:: GOAL OF THE EXERCISE ::
Which lines hold the word "snapshot"? Copy each of them from the material.

--- RECORDED DATA Enclosed Below ---

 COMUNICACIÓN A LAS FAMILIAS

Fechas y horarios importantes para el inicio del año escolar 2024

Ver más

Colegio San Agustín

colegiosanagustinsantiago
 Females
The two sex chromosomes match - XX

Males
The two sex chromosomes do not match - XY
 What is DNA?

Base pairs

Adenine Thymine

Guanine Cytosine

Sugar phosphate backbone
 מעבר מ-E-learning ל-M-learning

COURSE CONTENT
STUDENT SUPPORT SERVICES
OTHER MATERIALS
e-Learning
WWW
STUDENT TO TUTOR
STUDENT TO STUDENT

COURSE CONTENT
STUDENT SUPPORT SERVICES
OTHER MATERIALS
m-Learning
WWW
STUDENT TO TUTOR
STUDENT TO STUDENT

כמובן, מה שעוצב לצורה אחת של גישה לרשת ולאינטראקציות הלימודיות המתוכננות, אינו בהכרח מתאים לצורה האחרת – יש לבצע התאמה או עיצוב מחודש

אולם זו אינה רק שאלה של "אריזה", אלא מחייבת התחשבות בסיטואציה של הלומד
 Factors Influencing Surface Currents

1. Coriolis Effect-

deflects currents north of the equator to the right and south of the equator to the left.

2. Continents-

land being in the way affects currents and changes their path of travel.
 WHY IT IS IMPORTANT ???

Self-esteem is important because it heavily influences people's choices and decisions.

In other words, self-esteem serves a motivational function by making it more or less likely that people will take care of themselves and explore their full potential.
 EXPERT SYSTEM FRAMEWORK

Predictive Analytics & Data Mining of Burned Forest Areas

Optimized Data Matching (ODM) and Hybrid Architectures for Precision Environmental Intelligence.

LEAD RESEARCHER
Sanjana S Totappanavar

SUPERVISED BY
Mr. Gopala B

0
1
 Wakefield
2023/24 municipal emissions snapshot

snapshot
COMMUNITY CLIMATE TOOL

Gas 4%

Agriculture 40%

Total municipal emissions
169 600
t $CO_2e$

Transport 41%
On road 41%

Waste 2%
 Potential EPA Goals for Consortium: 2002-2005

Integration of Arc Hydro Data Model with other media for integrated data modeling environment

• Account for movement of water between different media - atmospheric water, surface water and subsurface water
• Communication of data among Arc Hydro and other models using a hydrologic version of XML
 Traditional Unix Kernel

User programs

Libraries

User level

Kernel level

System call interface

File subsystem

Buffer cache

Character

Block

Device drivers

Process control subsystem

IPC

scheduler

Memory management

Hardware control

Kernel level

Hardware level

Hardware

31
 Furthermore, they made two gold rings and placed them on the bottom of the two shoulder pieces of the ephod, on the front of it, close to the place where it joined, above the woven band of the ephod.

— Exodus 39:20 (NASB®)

--- End of Enclosed RECORDED DATA ---

:: ANSWER FOR THIS EXERCISE ::
2023/24 municipal emissions snapshot
snapshot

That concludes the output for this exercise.